PDML Extensions Specification

Introduction

The Practical Data and Markup Language (PDML) is a text format designed for encoding data and markup (i.e. formatted text).

This document provides the authoritative specification for PDML Extensions. Core PDML is covered in Core PDML Specification. The difference between Core PDML and PDML Extensions is explained in What Is "Core PDML" and What Are "PDML Extensions"?.

The specification is written for anyone who wants to know the exact rules governing PDML Extensions (e.g. software developers who want to implement a PDML parser, an editor/IDE plugin, or other PDML assets). If you are new to PDML Extensions, it is recommended to first read PDML Extensions User Manual. For general information about PDML you may read PDML Overview.

Notes

Extensions are a work in progress. All extensions are currently in an experimental state. There might be breaking changes in future versions, and some extensions might even be removed.

Additional extensions are implemented already in the reference implementation, but not yet documented here.

Syntax rules will be shown in Extended Backus–Naur form (EBNF) notation.

Please share your thoughts using the following links:

Discussion: ask a question, discuss an idea, enhancement, or anything else.
Issues: report mistakes, suggest enhancements and missing features, etc.

The Extension Start Character `^`

Every extension (except Unicode Escape Sequences) starts with a Circumflex Accent (^, U+005E), also known as the extension start character in the context of PDML.

This character is always followed by one or more characters that identify the extension to be applied. For example, ^/ indicates the start of a comment, while ^" indicates the start of a string literal.

Syntax Extensions

The following syntax extensions are provided:

Comments
Unicode Escape Sequences
String Literals
Attributes

Comments

A comment consists of a text segment that is not part of the data/markup code stored in a PDML document. PDML supports single-line comments and nested multi-line comments.

Single-line Comment

A single-line comment starts with ^// or ^/ at any position in a line. It ends at the end of line:

^// Full line comment
text ^// Trailing comment

If the comment starts with ^// then the line break at the end of line (LF or CRLF) is included in the comment, otherwise it is not included:

^// Line break is part of the comment
^/  Line break is part of the following text
text text

Multi-line Comment

A multi-line comment starts with ^/, immediately followed by one or more * characters (e.g. ^/*, ^/**, ^/***).
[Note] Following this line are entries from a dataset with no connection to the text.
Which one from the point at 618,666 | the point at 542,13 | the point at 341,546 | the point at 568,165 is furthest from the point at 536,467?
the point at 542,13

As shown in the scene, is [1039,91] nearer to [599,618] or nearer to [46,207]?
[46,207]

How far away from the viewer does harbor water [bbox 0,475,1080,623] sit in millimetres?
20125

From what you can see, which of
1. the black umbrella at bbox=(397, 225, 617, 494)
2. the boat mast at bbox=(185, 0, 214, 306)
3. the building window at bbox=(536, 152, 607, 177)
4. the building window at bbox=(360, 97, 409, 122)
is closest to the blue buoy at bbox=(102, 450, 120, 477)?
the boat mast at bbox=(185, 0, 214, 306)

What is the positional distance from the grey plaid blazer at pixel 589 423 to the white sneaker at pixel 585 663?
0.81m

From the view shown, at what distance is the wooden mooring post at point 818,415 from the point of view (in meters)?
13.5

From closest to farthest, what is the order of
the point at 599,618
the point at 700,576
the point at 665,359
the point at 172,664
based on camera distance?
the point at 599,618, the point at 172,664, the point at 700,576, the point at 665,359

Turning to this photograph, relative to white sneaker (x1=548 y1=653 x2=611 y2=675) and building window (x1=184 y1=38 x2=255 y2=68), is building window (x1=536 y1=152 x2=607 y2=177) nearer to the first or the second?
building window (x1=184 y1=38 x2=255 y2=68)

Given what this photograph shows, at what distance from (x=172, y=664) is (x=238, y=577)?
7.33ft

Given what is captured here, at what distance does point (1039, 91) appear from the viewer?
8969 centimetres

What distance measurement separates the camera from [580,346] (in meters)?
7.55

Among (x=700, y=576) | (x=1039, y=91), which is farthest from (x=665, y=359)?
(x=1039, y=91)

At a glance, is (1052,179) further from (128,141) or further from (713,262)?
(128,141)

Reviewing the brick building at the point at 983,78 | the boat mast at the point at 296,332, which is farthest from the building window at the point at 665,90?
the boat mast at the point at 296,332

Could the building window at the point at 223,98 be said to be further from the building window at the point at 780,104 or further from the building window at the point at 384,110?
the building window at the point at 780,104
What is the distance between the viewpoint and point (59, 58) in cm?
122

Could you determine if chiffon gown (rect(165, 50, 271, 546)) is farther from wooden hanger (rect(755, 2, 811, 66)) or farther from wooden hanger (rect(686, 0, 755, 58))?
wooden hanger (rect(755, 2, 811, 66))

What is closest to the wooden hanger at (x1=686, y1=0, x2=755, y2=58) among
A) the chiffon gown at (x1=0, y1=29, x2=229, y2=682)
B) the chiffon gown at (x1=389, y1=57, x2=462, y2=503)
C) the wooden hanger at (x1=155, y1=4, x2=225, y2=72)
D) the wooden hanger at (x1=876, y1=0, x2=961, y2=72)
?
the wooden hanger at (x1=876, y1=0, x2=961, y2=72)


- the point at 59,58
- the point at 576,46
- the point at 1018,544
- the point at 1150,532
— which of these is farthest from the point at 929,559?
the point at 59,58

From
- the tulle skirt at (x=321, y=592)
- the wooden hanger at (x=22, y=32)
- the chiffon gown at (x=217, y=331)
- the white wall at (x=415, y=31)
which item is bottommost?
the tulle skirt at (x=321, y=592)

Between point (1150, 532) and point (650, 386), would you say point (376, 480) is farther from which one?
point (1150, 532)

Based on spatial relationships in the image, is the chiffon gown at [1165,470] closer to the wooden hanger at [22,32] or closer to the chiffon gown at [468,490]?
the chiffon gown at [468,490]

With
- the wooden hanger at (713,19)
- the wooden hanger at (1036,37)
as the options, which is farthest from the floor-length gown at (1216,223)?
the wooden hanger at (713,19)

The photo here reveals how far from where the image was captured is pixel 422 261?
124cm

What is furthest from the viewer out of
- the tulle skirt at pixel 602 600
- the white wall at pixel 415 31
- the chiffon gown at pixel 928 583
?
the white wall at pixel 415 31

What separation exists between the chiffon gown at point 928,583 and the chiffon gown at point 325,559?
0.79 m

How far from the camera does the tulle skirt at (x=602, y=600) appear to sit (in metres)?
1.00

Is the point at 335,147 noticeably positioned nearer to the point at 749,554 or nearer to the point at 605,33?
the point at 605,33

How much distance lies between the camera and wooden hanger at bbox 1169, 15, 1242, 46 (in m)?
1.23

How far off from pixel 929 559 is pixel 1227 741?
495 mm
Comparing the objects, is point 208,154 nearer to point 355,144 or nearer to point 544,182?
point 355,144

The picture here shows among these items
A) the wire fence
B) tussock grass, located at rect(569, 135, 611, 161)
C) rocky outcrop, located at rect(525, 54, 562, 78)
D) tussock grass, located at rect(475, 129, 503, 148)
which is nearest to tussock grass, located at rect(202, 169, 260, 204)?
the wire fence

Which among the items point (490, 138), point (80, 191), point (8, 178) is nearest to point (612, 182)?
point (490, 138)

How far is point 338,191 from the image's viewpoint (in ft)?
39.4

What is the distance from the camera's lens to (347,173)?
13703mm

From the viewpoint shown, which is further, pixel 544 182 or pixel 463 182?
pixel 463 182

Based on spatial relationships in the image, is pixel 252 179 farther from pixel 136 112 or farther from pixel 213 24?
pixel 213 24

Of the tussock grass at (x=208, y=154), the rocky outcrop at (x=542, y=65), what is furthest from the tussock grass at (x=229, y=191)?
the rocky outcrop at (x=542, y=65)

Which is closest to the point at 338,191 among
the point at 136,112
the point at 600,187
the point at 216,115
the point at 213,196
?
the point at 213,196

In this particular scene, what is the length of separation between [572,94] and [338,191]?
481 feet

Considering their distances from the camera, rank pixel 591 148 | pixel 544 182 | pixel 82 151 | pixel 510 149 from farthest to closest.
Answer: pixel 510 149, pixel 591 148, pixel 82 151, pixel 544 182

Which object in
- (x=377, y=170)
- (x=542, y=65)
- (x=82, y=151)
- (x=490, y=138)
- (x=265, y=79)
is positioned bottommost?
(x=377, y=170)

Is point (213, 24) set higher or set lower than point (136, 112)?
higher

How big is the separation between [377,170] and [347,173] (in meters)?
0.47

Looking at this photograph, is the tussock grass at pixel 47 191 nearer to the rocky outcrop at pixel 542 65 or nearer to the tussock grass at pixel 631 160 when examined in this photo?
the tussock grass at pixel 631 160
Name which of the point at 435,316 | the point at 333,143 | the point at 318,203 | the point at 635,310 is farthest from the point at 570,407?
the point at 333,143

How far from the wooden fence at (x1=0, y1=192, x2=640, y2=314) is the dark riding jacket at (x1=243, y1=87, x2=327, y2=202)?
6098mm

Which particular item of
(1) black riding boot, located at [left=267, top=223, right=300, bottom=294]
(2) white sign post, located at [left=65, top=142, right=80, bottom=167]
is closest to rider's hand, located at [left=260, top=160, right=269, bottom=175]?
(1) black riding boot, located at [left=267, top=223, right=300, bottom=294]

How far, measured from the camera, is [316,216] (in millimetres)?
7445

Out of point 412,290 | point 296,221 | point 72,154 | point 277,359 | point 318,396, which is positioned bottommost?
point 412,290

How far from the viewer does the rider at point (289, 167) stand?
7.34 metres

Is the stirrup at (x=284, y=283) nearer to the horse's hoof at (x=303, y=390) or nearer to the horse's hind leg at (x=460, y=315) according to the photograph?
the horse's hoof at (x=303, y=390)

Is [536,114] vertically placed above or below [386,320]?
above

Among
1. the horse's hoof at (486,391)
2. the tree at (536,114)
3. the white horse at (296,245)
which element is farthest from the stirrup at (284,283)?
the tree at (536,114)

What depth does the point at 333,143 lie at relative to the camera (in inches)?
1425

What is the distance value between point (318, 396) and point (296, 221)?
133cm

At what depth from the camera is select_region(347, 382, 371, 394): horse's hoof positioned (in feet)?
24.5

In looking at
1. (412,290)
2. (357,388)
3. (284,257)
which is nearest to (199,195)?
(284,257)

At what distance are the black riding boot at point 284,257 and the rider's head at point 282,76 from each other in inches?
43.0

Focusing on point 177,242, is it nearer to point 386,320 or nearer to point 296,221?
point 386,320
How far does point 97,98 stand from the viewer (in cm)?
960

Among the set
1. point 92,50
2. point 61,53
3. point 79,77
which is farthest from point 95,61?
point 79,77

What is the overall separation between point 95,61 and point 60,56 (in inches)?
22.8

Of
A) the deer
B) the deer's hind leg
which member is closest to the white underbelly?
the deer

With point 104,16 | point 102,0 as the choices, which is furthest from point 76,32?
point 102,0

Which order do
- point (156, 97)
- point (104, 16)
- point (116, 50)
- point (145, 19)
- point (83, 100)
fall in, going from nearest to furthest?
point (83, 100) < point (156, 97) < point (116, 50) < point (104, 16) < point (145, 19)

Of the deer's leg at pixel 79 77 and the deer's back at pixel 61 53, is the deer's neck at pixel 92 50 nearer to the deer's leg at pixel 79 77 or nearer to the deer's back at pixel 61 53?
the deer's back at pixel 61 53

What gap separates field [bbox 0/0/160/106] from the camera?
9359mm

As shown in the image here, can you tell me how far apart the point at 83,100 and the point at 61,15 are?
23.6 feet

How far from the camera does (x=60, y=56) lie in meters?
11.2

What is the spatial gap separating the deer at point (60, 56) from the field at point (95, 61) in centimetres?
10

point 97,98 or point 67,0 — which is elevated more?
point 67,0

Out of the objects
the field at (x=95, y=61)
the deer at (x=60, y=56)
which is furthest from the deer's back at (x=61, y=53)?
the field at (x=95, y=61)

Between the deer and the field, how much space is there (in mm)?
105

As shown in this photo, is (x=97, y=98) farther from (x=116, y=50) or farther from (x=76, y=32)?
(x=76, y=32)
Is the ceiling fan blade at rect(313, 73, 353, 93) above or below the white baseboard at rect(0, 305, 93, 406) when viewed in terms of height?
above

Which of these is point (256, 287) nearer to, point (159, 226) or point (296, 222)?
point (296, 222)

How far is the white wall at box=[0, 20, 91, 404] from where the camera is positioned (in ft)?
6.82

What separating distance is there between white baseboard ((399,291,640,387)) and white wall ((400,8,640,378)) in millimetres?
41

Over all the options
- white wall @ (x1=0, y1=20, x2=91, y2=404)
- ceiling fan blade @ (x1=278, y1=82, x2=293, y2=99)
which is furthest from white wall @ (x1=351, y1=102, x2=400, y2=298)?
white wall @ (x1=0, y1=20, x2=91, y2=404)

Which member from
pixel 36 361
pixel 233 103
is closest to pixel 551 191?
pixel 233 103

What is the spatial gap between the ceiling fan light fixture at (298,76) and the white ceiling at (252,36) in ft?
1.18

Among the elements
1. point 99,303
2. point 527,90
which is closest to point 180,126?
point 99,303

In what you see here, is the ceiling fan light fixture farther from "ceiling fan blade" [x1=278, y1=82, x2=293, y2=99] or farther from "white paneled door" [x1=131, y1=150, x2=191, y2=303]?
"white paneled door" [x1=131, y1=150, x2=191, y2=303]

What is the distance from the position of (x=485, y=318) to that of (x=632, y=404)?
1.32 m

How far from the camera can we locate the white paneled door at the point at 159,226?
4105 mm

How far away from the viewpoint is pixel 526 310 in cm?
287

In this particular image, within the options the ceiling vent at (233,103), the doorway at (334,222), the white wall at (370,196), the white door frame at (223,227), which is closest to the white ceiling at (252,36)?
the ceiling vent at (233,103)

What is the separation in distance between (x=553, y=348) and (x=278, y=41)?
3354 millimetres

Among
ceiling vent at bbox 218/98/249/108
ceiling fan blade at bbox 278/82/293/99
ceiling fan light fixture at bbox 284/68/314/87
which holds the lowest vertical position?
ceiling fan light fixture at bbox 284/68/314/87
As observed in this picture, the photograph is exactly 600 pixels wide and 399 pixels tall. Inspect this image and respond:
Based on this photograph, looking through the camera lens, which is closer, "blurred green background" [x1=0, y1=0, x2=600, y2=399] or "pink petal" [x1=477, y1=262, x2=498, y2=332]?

It must be ended by the same number of * characters that were used to start the comment, followed by a / character (e.g. */, **/, ***/).

It can start at any position in a line. It can end in the same line as it was started, or at a subsequent line, at any position:

^/*
    multi
    line
    comment
*/

text ^/* inline comment */ text

text ^/* this text is
commented out */ text

Multi-line comments can be nested to any level:

^/* level 1 (not nested)
    ^/* level 2
        ^/* level 3 */
    */
*/

Common Rules

Single- and multi-line comments must adhere to the following rules:

Comments are allowed:

At the start, in the middle, and at the end of text leaves:

[foo ^/* comment at start */ text]

[foo text ^/* comment */ text ^/* comment */ text]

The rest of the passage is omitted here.